他張弓搭箭,瞄準了小黑熊的後腿——他想活捉。
“嗖”的一聲,箭離弦了。可就在這當口,那小熊突然一轉身,箭不偏不倚,正中胸口!
“壞了!”李三刀心裡咯噔一下。他跑過去一看,小黑熊已經倒在溪邊,胸口汩汩冒血,眼瞅著就不行了。
這時候,山林裡突然颳起一陣怪風。那風啊,黑乎乎的,卷著落葉和砂石,直往李三刀臉上撲。林子裡傳來一聲震天動地的吼叫,整個山穀都在顫抖。
李三刀抬頭一看,嚇得魂飛魄散!
隻見一頭巨大的黑熊從密林裡衝出來,那身量,真比牛還大,眼睛紅得像兩團火,直勾勾盯著李三刀。它就是傳說中的“黑風老太爺”!
李三刀轉身就跑。他年輕時在關內參加過武舉,腳力極好,可在這頭巨熊麵前,竟跟小孩兒似的。那黑熊不緊不慢地追著他,始終保持十幾丈的距離,像是在戲耍他。
第一天,李三刀跑出了六十裡地,嗓子渴得冒煙,在一處山泉喝水時,一抬頭,黑風老太爺就站在對麵山頭,冷冷地看著他。
第二天,李三刀躲進一個山洞,用石頭堵住洞口。半夜裡,他聽見洞外有沉重的腳步聲,接著是“轟隆”一聲,堵洞的石頭被一掌拍開。月光下,那龐大的黑影就站在洞口,噴著白氣。
李三刀連滾帶爬從山洞後側的小縫鑽出去,繼續逃命。
第三天晌午,李三刀終於跑不動了。他癱倒在一棵老鬆樹下,回頭一看,黑風老太爺已經站在他身後不到五步的地方。

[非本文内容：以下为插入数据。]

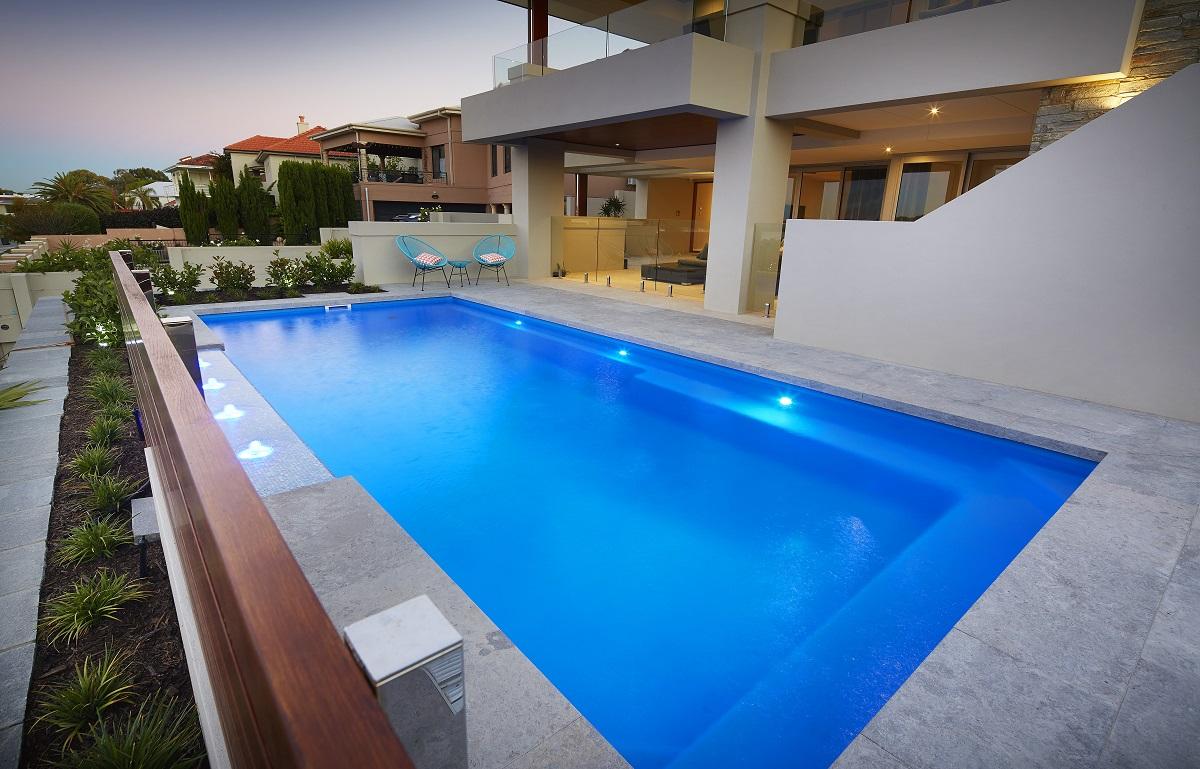 monaco-pool-east-fremantle6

那巨熊人立起來,足有一丈多高,遮天蔽日。它胸口的白毛形成一個“V”字,像極了山神的印記。
李三刀這纔想起韓大棒子的話——“那玩意兒邪乎,打了要遭報應”。他顫抖著解下背上的牛角弓,“撲通”一聲跪倒在地,把弓和箭袋舉過頭頂,重重磕了三個響頭。
“山神爺饒命!小的有眼不識泰山,冒犯了您老人家!從今往後,我李三刀再也不踏進長白山一步,再也不動弓射箭了!”
黑風老太爺盯著他看了許久,喉嚨裡發出一聲低沉的哼聲,像是在歎息。它用鼻子碰了碰地上的弓箭,轉身慢慢走進了密林深處。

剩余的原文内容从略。